▸ **Problem to solve**
Every entry that follows needs to be repeated exactly.

(Saved data entries)
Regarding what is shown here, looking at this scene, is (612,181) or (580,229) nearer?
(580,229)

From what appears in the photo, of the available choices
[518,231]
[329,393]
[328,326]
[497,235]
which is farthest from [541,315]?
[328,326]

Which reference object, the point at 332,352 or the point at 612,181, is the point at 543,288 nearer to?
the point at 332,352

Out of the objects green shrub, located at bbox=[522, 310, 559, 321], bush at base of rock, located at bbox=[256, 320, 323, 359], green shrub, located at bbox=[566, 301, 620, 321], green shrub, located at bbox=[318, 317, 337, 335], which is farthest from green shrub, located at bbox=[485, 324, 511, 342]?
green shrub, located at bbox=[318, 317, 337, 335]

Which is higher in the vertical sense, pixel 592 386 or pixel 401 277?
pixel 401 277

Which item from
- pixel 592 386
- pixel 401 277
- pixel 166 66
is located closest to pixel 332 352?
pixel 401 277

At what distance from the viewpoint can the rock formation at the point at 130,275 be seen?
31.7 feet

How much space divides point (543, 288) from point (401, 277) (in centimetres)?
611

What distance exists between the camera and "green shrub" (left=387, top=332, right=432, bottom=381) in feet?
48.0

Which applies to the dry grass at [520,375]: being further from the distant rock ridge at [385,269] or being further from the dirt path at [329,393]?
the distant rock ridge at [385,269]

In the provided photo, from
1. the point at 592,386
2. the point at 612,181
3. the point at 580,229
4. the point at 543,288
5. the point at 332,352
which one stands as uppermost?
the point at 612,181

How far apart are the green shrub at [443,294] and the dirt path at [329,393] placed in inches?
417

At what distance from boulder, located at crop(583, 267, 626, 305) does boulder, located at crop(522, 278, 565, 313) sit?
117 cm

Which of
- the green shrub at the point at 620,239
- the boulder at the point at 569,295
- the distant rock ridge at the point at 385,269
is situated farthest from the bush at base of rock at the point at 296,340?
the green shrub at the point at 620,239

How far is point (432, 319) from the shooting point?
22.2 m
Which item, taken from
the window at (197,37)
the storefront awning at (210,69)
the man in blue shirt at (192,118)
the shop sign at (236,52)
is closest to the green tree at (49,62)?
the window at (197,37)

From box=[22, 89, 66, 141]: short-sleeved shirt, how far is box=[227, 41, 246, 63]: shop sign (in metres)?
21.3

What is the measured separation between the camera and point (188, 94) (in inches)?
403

▸ **Correct output**
Regarding what is shown here, looking at this scene, is (612,181) or (580,229) nearer?
(580,229)

From what appears in the photo, of the available choices
[518,231]
[329,393]
[328,326]
[497,235]
which is farthest from [541,315]?
[328,326]

Which reference object, the point at 332,352 or the point at 612,181, is the point at 543,288 nearer to?
the point at 332,352

Out of the objects green shrub, located at bbox=[522, 310, 559, 321], bush at base of rock, located at bbox=[256, 320, 323, 359], green shrub, located at bbox=[566, 301, 620, 321], green shrub, located at bbox=[318, 317, 337, 335], which is farthest from green shrub, located at bbox=[485, 324, 511, 342]?
green shrub, located at bbox=[318, 317, 337, 335]

Which is higher in the vertical sense, pixel 592 386 or pixel 401 277?
pixel 401 277

Which item from
- pixel 592 386
- pixel 401 277
- pixel 166 66
is located closest to pixel 332 352?
pixel 401 277

At what distance from the viewpoint can the rock formation at the point at 130,275 be seen?
31.7 feet

How much space divides point (543, 288) from point (401, 277) (in centimetres)?
611

What distance exists between the camera and "green shrub" (left=387, top=332, right=432, bottom=381) in feet?
48.0

Which applies to the dry grass at [520,375]: being further from the distant rock ridge at [385,269] or being further from the dirt path at [329,393]?
the distant rock ridge at [385,269]

In the provided photo, from
1. the point at 592,386
2. the point at 612,181
3. the point at 580,229
4. the point at 543,288
5. the point at 332,352
which one stands as uppermost?
the point at 612,181

How far apart are the green shrub at [443,294] and the dirt path at [329,393] placed in inches?
417

At what distance from boulder, located at crop(583, 267, 626, 305) does boulder, located at crop(522, 278, 565, 313) sit?
117 cm

Which of
- the green shrub at the point at 620,239
- the boulder at the point at 569,295
- the distant rock ridge at the point at 385,269
is situated farthest from the bush at base of rock at the point at 296,340?
the green shrub at the point at 620,239

How far is point (432, 319) from the shooting point?
22.2 m
Which item, taken from
the window at (197,37)
the storefront awning at (210,69)
the man in blue shirt at (192,118)
the shop sign at (236,52)
is closest to the green tree at (49,62)?
the window at (197,37)

From box=[22, 89, 66, 141]: short-sleeved shirt, how far is box=[227, 41, 246, 63]: shop sign (in metres)?
21.3

What is the measured separation between the camera and point (188, 94) (in inches)?
403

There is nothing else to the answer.